* _GIVEN EXERCISE A_
Answer these questions using the passage on Giles's theories of love and sexual attraction:
(i) In what year did the article "A Theory of Love and Sexual Desire" appear?
(ii) In which work did Natasha McKeever discuss the vulnerability and care theory?
(iii) Where is sexual attraction felt to have its locus?
* _GIVEN EXERCISE B_
List every titled work (article, book, or textbook) named in the passage on Giles's theories of love and sexual attraction.
* _GIVEN EXERCISE C_
Write a continuation of the passage on Giles's theories of love and sexual attraction, starting right after its last sentence.

* _DOCUMENT TEXT_
>> Start

Vulnerability and care theory of love 
The vulnerability and care theory of love was put forward by Giles in an article entitled "A Theory of Love and Sexual Desire" (1994) and later developed in his book The Nature of Sexual Desire (2004). Giles also presents his theory in a TEDx Talk'. According to Giles, romantic love is a complex of reciprocal desires for mutual vulnerability and care. One desires to be vulnerable before the beloved in order that the beloved may show care. At the same time one desires that the beloved be vulnerable before oneself in order that one may care for them. Although vulnerability has often been thought to be an unavoidable and perhaps unwanted consequence of love, Giles sees it as being an essential object of the desires of love. 

His theory has been discussed by scholars Dr. Ruth Westheimer, in her textbook Human Sexuality: a Psychosocial Perspective (2002), Dr. Barbara Keesling, in her book Sexual Pleasure: Reaching New Heights of Sexual Arousal (2005)., and Natasha McKeever in Romantic Love and Monogamy: A Philosophical Exploration (2014).

Sexual attraction 
In Sexual Attraction: The Psychology of Allure, Giles claims that the experience of sexual attraction has been ignored by scholars or confused with sexual desire. While sexual desire is an urge that is experienced as coming from within, sexual attraction is felt to have its locus in the attractive person. This experience has three components:
feeling drawn towards the attractive person, much like being drawn by a magnetic quality
a sense of helplessness in being drawn towards the person
sexual fantasies about erotic interaction with the person.

>> End

[Source data]
>> Start

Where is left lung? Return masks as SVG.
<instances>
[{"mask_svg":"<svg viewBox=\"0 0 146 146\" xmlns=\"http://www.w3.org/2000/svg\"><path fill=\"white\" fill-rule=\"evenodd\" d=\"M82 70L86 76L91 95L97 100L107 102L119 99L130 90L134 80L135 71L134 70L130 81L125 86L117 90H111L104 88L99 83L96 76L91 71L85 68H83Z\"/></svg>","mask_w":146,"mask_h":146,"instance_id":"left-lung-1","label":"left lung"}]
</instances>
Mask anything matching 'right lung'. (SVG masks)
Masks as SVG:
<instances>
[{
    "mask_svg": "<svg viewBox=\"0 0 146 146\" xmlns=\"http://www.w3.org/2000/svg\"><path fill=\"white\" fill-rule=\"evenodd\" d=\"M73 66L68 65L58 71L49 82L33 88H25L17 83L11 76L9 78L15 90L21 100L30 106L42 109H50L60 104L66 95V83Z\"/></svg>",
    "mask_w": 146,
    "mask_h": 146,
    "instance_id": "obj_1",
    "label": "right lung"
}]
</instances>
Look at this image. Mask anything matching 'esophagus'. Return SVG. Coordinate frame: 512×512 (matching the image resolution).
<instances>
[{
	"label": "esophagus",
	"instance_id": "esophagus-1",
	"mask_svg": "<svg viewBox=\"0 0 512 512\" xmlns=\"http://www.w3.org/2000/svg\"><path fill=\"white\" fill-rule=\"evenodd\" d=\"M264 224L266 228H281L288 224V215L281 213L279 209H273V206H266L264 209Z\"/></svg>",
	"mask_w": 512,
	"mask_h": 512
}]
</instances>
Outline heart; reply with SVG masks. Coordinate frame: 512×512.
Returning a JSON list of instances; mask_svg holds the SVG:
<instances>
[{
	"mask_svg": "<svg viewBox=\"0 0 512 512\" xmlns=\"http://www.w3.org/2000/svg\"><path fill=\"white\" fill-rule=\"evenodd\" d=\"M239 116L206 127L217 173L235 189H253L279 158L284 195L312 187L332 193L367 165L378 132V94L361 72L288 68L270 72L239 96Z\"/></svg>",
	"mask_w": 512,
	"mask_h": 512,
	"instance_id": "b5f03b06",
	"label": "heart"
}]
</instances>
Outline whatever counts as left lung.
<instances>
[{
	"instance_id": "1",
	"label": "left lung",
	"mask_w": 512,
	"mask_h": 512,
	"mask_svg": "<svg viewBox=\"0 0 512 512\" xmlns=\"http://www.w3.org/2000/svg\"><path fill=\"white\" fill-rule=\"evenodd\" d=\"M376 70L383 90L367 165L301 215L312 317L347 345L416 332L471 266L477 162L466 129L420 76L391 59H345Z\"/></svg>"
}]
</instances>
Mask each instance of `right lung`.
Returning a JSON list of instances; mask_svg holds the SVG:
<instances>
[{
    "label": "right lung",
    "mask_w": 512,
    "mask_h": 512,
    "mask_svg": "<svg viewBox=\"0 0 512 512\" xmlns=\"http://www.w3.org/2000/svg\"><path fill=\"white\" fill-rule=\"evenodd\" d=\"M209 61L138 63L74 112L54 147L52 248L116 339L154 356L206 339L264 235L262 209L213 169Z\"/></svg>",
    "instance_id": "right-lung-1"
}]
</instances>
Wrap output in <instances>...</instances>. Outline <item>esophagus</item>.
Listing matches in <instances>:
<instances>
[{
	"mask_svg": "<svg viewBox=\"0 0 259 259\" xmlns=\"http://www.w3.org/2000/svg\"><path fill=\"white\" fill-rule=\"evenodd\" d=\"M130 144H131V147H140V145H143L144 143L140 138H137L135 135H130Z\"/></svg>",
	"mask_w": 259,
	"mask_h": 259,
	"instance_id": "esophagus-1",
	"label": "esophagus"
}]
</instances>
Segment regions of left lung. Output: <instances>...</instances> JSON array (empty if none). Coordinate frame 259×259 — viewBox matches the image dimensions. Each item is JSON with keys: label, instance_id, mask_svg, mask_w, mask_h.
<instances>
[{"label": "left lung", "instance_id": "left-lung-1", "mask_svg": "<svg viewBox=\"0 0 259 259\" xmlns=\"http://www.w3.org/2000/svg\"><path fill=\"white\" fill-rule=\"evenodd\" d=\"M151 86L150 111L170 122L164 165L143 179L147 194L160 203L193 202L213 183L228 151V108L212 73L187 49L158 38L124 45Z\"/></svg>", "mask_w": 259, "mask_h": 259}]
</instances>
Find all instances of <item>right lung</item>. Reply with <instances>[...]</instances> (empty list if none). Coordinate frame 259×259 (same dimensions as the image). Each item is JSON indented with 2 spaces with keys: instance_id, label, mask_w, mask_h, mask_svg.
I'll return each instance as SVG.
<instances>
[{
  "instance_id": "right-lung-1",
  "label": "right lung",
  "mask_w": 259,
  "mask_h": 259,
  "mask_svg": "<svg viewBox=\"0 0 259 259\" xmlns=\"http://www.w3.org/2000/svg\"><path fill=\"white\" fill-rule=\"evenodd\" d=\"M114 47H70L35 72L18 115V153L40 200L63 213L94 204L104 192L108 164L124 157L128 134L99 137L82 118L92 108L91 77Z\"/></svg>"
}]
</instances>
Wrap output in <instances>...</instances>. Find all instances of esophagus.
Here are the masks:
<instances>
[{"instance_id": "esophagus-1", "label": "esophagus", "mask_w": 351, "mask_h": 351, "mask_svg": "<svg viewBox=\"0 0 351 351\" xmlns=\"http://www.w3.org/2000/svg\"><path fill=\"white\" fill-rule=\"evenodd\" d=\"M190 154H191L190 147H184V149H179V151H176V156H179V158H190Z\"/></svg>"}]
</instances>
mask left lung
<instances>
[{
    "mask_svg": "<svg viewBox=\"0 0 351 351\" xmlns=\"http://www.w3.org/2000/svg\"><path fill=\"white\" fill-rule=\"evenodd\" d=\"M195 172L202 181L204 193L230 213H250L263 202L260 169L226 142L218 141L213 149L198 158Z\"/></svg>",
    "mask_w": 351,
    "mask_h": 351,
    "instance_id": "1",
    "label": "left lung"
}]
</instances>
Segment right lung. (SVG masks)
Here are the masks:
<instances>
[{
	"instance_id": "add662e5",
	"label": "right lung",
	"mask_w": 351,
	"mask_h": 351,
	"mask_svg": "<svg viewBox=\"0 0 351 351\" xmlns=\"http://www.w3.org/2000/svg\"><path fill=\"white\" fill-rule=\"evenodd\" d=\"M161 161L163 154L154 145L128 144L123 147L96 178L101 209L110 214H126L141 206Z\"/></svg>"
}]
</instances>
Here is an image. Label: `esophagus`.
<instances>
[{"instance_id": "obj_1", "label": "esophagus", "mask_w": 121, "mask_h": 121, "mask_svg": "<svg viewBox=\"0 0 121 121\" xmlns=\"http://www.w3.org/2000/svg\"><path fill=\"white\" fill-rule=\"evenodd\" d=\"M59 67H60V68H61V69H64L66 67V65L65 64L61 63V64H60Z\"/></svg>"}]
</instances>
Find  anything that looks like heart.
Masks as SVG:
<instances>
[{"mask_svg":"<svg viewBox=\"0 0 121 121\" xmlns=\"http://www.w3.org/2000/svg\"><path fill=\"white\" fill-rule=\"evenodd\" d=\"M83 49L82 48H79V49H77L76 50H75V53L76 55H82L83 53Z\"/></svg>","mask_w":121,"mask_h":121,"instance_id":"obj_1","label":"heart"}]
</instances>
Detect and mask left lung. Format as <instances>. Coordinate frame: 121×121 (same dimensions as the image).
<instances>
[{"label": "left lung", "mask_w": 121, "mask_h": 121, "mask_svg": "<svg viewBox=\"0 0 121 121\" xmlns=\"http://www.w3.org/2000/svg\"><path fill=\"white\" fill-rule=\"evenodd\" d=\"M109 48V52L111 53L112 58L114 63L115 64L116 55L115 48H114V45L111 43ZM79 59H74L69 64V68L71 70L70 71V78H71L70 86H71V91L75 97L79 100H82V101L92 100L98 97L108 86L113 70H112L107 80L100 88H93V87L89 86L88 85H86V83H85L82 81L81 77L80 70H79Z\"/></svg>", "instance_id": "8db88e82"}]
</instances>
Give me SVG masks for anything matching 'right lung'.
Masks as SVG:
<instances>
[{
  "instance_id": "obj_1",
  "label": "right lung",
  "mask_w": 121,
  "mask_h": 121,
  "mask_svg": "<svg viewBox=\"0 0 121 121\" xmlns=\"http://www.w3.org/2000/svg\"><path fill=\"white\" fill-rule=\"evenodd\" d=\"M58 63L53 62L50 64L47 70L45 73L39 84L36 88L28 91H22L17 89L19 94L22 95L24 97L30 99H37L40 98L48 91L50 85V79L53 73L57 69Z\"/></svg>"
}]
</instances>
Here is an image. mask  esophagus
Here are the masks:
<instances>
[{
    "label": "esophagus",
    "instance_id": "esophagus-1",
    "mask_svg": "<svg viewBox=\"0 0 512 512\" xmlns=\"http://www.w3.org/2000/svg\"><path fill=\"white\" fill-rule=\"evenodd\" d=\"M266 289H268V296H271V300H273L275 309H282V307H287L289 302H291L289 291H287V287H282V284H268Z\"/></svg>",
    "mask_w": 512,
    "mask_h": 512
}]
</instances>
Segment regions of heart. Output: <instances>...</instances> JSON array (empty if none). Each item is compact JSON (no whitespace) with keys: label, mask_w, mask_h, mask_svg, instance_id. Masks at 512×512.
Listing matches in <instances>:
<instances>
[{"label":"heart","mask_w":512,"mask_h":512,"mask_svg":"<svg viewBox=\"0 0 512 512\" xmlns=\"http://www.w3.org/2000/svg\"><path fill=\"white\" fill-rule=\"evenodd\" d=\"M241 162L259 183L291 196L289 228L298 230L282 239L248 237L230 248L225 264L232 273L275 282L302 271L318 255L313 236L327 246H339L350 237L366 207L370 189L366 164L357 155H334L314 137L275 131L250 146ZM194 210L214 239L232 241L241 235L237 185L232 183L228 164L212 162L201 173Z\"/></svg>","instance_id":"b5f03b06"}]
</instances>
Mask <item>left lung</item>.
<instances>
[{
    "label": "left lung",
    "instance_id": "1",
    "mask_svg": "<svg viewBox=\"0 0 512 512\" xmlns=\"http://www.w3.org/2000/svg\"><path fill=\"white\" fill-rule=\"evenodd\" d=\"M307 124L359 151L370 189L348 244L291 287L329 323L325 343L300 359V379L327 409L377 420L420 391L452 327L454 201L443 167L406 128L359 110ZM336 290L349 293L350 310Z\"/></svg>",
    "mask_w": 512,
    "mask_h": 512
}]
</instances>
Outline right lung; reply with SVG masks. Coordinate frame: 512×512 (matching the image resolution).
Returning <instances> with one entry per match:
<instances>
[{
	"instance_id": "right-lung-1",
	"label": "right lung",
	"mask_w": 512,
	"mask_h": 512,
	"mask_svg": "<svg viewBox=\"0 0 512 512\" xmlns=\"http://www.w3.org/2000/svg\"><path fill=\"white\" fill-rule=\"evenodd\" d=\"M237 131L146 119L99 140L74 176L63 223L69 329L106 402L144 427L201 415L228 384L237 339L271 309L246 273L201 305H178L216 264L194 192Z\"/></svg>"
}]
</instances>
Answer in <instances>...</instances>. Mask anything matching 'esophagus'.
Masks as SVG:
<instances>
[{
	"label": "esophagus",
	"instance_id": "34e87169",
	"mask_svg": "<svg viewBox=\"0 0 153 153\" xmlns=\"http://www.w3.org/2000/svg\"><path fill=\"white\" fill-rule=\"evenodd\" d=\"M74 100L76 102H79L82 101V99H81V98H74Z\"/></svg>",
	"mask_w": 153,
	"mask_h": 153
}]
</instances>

>> End

* _RESULT A_
(i) 1994
(ii) Romantic Love and Monogamy: A Philosophical Exploration (2014)
(iii) In the attractive person

* _RESULT B_
- "A Theory of Love and Sexual Desire"
- The Nature of Sexual Desire
- Human Sexuality: a Psychosocial Perspective
- Sexual Pleasure: Reaching New Heights of Sexual Arousal
- Romantic Love and Monogamy: A Philosophical Exploration
- Sexual Attraction: The Psychology of Allure

* _RESULT C_
Naked love theory
Giles published his "naked love theory" of human hairlessness in 2010. He postulated that hairlessness in human beings evolved as a result of the pleasure of skin-to-skin contact between mother and child, and thus ultimately as a consequence of bipedalism. With all other primates, the infant clings to the mother's fur with its hands and feet. However, with the advent of bipedalism, ancestral human infants lost the ability to cling to their mothers with their feet, which became adapted for walking rather than grasping. Ancestral mothers who were bipedal could compensate for this by holding their infants with their newly freed arms. But carrying an infant is much work. Anything that motivated the mother to carry her infant would thus have been selected for. Naked skin was one such adaptation. Mothers with a hairless mutation, who passed this on to their infants, would have been motivated to hold the infant by the sensual pleasure of skin-to-skin contact.  This is the basis of what Giles calls maternal selection for hairless infants. This selection process would have been further driven by sexual selection for hairless sex partners, sex partners who would remind the individual of the sensual contact of infancy. The naked love theory thus explains why women and children are more hairless that adult males. For hairlessness has its origins in the mother-child relationship. According to Giles, naked skin is a precondition for the appearance of romantic love.

Books
 The Way of Awareness in Daoist Philosophy, St. Petersberg, Florida: Three Pines Press, 2020.
 Sexual Essays: Gender, Desire, and Nakedness, Lanham: Hamilton Books, 2017.
 Sexual Attraction: The Psychology of Allure, Santa Barbra: ABC-Clio, 2015.
 The Shell of When, Windways Press/Lulu.com, 2011.
 Kierkegaard and Japanese Thought (Ed.), Basingstoke, UK and New York: Palgrave Macmillan, 2008.
 The Nature of Sexual Desire, Connecticut: Praeger, 2003
 Kierkegaard and Freedom (Ed.), Basingstoke, UK and New York: Palgrave Macmillan, 2000.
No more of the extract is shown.